1.5 KiB
raou
raou is a lightweight sudo-like tool for Linux. It allows a user to execute programs as another user without entering the password. However, the programs (including the parameters) a user can run are explicitly specified by the administrator.
Originally written in C, it's now reimplemented in Rust.
By default, raou looks in /etc/raou.d/ for config files. If you run "raou backup", it will look for /etc/raou.d/backup.
Example config file:
user john target_user root path /usr/local/bin/script.sh
user is the name of the user who you want to give permissions to execute path as the target_user.
path must contain the absolute path.
Optional fields
args: If you want to leave out optional arguments (argv) to path, simply don't include this.

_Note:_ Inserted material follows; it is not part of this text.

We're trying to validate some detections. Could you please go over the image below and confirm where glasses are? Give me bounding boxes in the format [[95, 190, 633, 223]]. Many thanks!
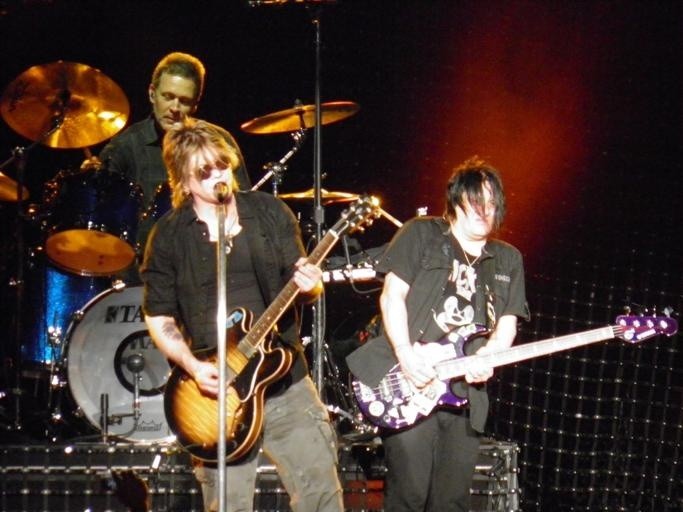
[[468, 198, 498, 209], [183, 153, 230, 182]]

Otherwise, simply specify them args -v -ltr
allow_args: Allow arbitrary arguments, so: raou backup /path
Will launch "path" as specified in the file for the backup entry, but with "/path" as argv[1] instead of the arguments specified with "args".
no_new_privs: Defaults to 1. Processes launched with this option active won't be able to gain more privileges, even when they call setuid programs.
env_vars: A comma-separated list of environment variables to inherit from the current environment. Everything else will be wiped (but others like HOME, SHELL etc. will be appropriately set).
argv0: Set this option if you want to provide your own value as "argv0" The default is the name of the launched binary (not the whole path).